### GIVEN TASK
Please count the lines in the listing below that contain the string "located", treating uppercase and lowercase as different. Reply with only the number.

▼

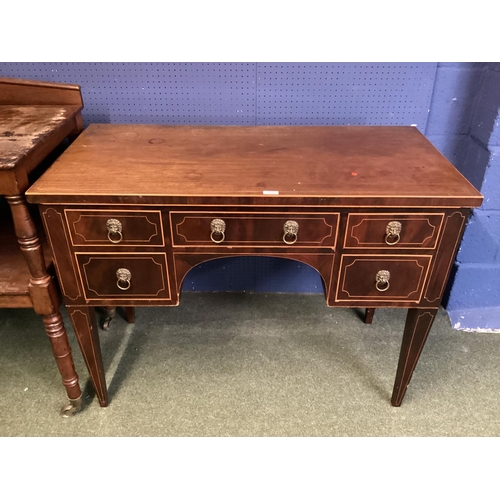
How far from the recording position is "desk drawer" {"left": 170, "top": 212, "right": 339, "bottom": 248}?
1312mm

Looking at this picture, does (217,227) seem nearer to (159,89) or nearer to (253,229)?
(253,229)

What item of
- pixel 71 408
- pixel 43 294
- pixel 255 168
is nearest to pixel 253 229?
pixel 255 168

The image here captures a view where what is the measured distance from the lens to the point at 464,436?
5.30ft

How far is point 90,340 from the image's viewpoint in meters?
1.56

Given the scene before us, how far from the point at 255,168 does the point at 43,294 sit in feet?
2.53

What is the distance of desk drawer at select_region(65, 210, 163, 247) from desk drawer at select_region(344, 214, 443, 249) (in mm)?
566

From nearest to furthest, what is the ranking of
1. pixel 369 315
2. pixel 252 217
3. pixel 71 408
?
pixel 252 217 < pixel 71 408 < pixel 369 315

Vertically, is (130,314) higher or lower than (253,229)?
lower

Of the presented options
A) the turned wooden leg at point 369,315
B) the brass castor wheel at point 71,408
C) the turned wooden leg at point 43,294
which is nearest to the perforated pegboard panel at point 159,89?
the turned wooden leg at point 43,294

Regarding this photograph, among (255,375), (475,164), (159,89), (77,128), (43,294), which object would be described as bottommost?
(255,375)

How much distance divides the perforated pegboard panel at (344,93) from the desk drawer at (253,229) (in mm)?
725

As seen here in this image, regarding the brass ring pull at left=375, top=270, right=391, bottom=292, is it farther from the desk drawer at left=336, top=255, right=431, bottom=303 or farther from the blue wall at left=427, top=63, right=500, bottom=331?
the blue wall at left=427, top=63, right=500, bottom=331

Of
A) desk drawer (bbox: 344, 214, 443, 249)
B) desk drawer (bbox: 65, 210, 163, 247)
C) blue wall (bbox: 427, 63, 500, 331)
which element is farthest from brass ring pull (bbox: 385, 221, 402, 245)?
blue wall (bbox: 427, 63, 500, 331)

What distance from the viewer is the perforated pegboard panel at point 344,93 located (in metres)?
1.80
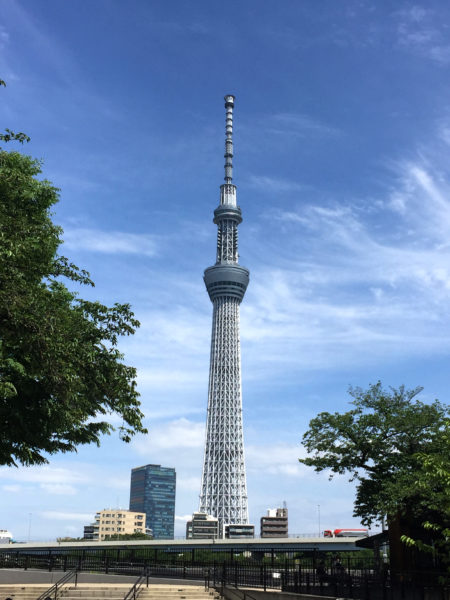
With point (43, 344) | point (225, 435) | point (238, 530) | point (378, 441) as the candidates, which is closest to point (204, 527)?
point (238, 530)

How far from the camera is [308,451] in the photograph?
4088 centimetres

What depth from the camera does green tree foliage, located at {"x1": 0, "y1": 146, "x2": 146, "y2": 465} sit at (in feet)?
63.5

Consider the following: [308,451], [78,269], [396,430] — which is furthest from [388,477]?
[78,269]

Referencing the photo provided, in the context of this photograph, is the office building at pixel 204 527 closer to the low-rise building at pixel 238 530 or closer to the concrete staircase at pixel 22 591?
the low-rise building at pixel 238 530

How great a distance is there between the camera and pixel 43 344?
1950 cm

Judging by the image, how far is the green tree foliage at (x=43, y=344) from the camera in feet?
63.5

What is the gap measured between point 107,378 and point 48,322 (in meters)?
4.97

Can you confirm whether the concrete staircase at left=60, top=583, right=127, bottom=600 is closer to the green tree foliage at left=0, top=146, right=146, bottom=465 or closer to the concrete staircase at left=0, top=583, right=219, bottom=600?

▲
▼

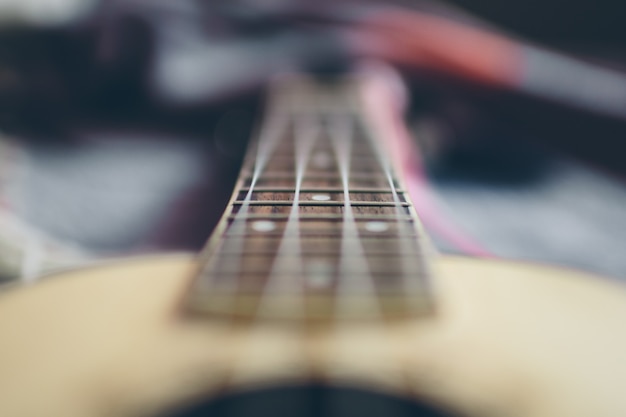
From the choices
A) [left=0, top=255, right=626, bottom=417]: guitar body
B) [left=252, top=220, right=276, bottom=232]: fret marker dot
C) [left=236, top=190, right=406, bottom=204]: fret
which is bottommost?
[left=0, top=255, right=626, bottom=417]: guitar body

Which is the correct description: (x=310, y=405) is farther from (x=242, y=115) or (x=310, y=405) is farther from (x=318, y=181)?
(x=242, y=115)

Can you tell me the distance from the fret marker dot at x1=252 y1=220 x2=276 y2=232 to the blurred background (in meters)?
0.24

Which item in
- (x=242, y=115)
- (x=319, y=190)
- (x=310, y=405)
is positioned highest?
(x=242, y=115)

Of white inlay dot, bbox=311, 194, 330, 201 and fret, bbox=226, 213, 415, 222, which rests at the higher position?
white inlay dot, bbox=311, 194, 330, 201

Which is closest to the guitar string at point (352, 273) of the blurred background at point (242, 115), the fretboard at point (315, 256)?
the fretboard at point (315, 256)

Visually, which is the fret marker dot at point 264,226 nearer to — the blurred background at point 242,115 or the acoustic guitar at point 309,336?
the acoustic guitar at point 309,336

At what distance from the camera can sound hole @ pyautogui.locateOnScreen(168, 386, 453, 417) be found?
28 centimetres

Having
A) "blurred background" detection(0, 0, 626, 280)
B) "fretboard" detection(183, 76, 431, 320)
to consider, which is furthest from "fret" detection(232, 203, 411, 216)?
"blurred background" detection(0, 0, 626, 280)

▲
▼

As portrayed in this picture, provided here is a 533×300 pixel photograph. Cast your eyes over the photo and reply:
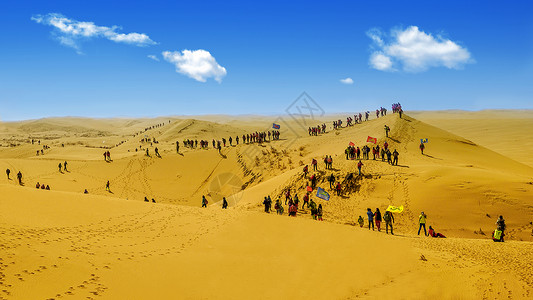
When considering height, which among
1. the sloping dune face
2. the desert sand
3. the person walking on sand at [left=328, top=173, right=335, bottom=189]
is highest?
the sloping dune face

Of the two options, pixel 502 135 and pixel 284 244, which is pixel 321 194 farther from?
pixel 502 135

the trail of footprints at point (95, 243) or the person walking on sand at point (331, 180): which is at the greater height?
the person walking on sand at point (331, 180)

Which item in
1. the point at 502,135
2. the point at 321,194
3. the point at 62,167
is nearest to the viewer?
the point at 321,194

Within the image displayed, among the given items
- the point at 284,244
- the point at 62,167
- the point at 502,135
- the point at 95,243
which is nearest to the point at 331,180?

▲

### REPLY TO THE TASK
2